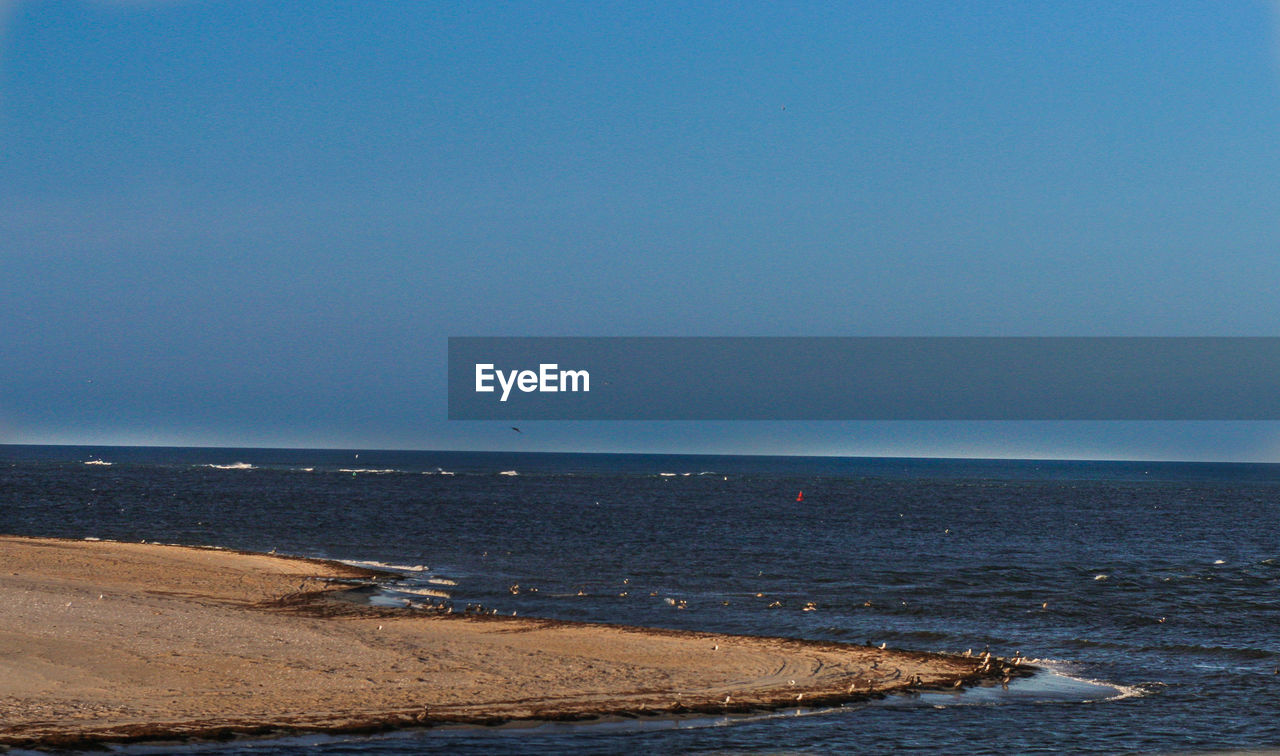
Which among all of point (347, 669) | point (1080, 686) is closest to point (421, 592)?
point (347, 669)

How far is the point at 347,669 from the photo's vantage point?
20.6m

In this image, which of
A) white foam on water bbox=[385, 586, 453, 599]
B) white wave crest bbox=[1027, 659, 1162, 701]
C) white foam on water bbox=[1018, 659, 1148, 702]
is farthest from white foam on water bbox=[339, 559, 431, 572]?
white foam on water bbox=[1018, 659, 1148, 702]

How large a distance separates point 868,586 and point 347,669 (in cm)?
2361

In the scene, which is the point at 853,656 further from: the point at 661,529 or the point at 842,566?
the point at 661,529

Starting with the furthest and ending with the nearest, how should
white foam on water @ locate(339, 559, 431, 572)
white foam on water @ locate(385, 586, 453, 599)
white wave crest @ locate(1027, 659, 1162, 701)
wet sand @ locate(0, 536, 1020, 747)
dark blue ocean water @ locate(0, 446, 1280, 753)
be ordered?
white foam on water @ locate(339, 559, 431, 572) → white foam on water @ locate(385, 586, 453, 599) → white wave crest @ locate(1027, 659, 1162, 701) → dark blue ocean water @ locate(0, 446, 1280, 753) → wet sand @ locate(0, 536, 1020, 747)

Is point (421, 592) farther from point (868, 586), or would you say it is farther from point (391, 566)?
point (868, 586)

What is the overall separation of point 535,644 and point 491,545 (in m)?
30.2

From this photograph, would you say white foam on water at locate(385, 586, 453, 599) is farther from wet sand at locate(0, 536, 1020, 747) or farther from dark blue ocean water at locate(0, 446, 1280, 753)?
wet sand at locate(0, 536, 1020, 747)

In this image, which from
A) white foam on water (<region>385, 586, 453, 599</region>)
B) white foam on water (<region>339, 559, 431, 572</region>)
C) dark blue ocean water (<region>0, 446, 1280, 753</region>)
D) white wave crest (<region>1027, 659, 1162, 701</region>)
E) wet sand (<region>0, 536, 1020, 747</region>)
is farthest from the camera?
white foam on water (<region>339, 559, 431, 572</region>)

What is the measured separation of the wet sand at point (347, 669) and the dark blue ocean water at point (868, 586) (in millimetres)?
1020

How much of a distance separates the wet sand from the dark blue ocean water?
102 cm

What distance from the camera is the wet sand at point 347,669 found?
672 inches

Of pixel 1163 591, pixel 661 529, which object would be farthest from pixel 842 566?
pixel 661 529

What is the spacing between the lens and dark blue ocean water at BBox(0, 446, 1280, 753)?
####
_Written request_:
Recast every line of the material above as a JSON list of strings, one string per line. Leave out blank lines and the picture.

_Exercise response_:
[
  "Which among all of point (347, 669) | point (1080, 686) is closest to point (421, 592)?",
  "point (347, 669)",
  "How far is the point at 347,669 from the photo's vantage point?",
  "20.6m",
  "In this image, which of",
  "A) white foam on water bbox=[385, 586, 453, 599]",
  "B) white wave crest bbox=[1027, 659, 1162, 701]",
  "C) white foam on water bbox=[1018, 659, 1148, 702]",
  "is farthest from white foam on water bbox=[339, 559, 431, 572]?",
  "white foam on water bbox=[1018, 659, 1148, 702]",
  "How large a distance separates point 868,586 and point 347,669 (in cm)?",
  "2361",
  "In the scene, which is the point at 853,656 further from: the point at 661,529 or the point at 842,566?",
  "the point at 661,529",
  "Starting with the furthest and ending with the nearest, how should",
  "white foam on water @ locate(339, 559, 431, 572)",
  "white foam on water @ locate(385, 586, 453, 599)",
  "white wave crest @ locate(1027, 659, 1162, 701)",
  "wet sand @ locate(0, 536, 1020, 747)",
  "dark blue ocean water @ locate(0, 446, 1280, 753)",
  "be ordered?",
  "white foam on water @ locate(339, 559, 431, 572) → white foam on water @ locate(385, 586, 453, 599) → white wave crest @ locate(1027, 659, 1162, 701) → dark blue ocean water @ locate(0, 446, 1280, 753) → wet sand @ locate(0, 536, 1020, 747)",
  "Is point (421, 592) farther from point (868, 586), or would you say it is farther from point (391, 566)?",
  "point (868, 586)",
  "What is the overall separation of point 535,644 and point 491,545 (in m)?",
  "30.2",
  "From this photograph, would you say white foam on water at locate(385, 586, 453, 599) is farther from wet sand at locate(0, 536, 1020, 747) or farther from dark blue ocean water at locate(0, 446, 1280, 753)?",
  "wet sand at locate(0, 536, 1020, 747)",
  "In this image, which from",
  "A) white foam on water (<region>385, 586, 453, 599</region>)",
  "B) white foam on water (<region>339, 559, 431, 572</region>)",
  "C) dark blue ocean water (<region>0, 446, 1280, 753</region>)",
  "D) white wave crest (<region>1027, 659, 1162, 701</region>)",
  "E) wet sand (<region>0, 536, 1020, 747</region>)",
  "is farthest from the camera?",
  "white foam on water (<region>339, 559, 431, 572</region>)",
  "What is the measured separation of the wet sand at point (347, 669) and the dark blue ocean water at point (868, 586) (in millimetres)?",
  "1020",
  "How much of a distance separates the wet sand from the dark blue ocean water?",
  "102 cm",
  "What distance from the camera is the wet sand at point 347,669 found?",
  "672 inches",
  "Of pixel 1163 591, pixel 661 529, which object would be farthest from pixel 842 566?",
  "pixel 661 529",
  "What is the spacing between the lens and dark blue ocean water at BBox(0, 446, 1280, 753)?"
]